Putusan Mahkamah Konstitusi yang mengabulkan permohonan pemilihan dengan menggunakan KTP juga tidak menyelesaikan persoalan yang sebenarnya. Justru putusan MK hanya menyentuh lapisan elite dan tidak menyelesaikan persoalan DPT. Menurut penulis, titik ruwet dari DPT adalah, Indonesia tidak mempunyai administrasi yang baik tentang data kependudukan. 

Wacana pemilu yang berkaitan dengan DPT akan baik apabila Indonesia akan mempunyai data kependudukan yang baik sebagaimana rumusan didalam UU No. 23 tahun 2006 yaitu istilah single card identity. 

Warna pemilu juga ditandai dengan dikabulkannya putusan MK terhadap pengakuan suara terbanyak dan putusan MK untuk menerima pemilih dengan menggunakan KTP. 

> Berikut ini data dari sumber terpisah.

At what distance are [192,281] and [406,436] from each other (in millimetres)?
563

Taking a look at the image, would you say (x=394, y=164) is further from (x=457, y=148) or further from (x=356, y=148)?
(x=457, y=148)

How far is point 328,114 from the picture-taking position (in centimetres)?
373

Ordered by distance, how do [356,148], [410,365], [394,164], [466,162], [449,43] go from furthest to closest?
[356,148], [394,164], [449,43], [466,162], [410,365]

Sekali lagi MK telah menjalankan tugasnya sebagai lembaga negara yang mengawal konstitusi Dalam perjalanan panjang bangsa yang mengikrarkan Indonesia merdeka, harus diakui pengalaman berdemokrasi dalam ketatanegaraan Kepresidenan masih minim. Sebagaimana dalam catatan sejarah, dalam kurun yang panjang, Indonesia dipimpin dua orang Presiden yang diktator. 

Suasana heroik kemerdekaan, membuat Soekarno bisa diterima oleh rakyat Indonesia walaupun akhirnya digulingkan melalui Supersemar (walaupun masih banyak kajian sejarah yang masih menggugatnya, namun untuk sementara bacaan kita tentang tergulingnya Soekarno ketika Supersemar, 11 Marert 1966). 

Tergulingnya Soekarno oleh Pemerintahan Soeharto dengan mengukuhkan issu anti komunis, membuat Soeharto memimpin Indonesia cukup lama sampai akhirnya digulingkan oleh Pemerintahan yang mengusung issu anti KKN. 

Tema yang diangkat kemudian reformasi dan yang berbau Soeharto mengalami keterpinggiran. Soeharto kemudian menyepi (Soeharto memberikan istilah lengser keprabon). 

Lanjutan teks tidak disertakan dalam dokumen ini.